Pierce Edmiston, PhD candidate, Department of Psychology | University of Wisconsin-Madison
What can scientists learn from the open source community when it comes to improving the reproducibility of research methods and results? I’ll introduce three problems in reproducibility, explain how they’ve been solved by the open source community, and demonstrate how these solutions can be utilized by scientists to make for better and more reproducible research.
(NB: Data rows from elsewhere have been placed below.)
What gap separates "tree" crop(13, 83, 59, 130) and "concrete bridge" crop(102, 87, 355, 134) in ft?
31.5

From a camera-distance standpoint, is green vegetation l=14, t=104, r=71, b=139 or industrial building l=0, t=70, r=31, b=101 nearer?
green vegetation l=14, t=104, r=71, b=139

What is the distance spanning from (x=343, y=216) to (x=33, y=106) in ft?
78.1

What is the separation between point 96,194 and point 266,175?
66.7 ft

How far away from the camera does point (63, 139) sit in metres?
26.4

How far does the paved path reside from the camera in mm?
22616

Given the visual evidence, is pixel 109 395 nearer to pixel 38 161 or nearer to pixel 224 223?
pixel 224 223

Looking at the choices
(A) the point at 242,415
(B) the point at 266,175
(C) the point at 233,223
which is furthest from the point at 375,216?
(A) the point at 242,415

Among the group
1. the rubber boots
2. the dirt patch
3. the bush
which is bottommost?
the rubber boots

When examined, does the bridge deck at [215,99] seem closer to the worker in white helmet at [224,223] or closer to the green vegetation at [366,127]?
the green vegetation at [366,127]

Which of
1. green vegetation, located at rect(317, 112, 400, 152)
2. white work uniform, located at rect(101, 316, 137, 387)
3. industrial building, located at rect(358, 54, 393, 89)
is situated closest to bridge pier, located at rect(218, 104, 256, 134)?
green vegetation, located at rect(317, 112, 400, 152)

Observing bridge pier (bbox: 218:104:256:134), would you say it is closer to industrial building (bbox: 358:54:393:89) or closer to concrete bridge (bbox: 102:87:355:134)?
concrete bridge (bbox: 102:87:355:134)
I’ll cover version control systems, dynamic documents, and “hollow research projects”–what I consider to be the epitome of reproducible research. I’ll review the empirical evidence that open source practices make for better science, and offer some speculation from the perspective of cultural evolution as to why open source has been so successful.
Social coding: It’s not a communicable disease
Ankur R Desai, Professor, Atmospheric and Oceanic Sciences, Ned P Smith Professorship of Climatology, University of Wisconsin-Madison
We all work broadly among networks of scholars diffused among multiple institutions. Over time this has led to practices for sharing of ideas, data, and tools for group organization, meeting, and writing. At the same time, virtually all data analyses in all fields have become more computational and programming intensive. However, broadly accessible tools for joint coding and reproducing computational results of others have not been widely adopted by researchers. Social coding and development tools, such as GitHub, Docker, and Slack, have had widespread adoption in commercial and non-profit software engineering. Here, I will discuss how these tools also enhance research by improving interaction on large programming-based data analyses, ensuring code reliability and reproducibility, and providing a means to widely document and share code and results. I will draw on examples from my own lab’s research on development of community code for processing of environmental and atmospheric field observations and on the development of an informatics tool for ecosystem modeling. I will also highlight a colleague’s novel experiment to run an entire lab-based experiment from idea to instrument output to code to results to manuscript in GitHub. Finally, I will wrap up with discussion on the pros and cons of social coding in a research environment and what the future may look like for best practices in code development and sharing for research
Lauren Michael & Christina Koch, Center for High Throughput Computing | UW-Madison
For research aiming to extract novel understanding from large and/or complex sets of data, the process of selecting from an ever-growing list of computational tools and analytical approaches is often a significant bottleneck. Beyond the difficulty in gaining awareness of various methods is the daunting task of identifying which of these will apply to and scale for the evolving complexity of future research problems. In fact, the ability of research projects to expand to greater dimensionality, validity, and impact is often unknowingly limited by researcher perceptions of the scalability of previously-selected computational tools. Ultimately, the scalability of any computational research project or tool relies on an ability to effectively break up (or “parallelize”) large and time-consuming tasks for better ease and throughput. As a general approach, high-throughput computing not only applies to a multitude of data-intensive research problems but also provides for built-in scalability into the future.
To provide a discussion of high-throughput computing approaches, Lauren Michael from UW-Madison’s Center for High Throughput Computing will discuss the applicability of high-throughput computing for executing data-intensive work and will describe the free support and computational capacity of the CHTC, which serves as UW-Madison’s research computing center. The seminar will include examples of projects from a diverse set of research disciplines that have been transformed through the use of high-throughput computing.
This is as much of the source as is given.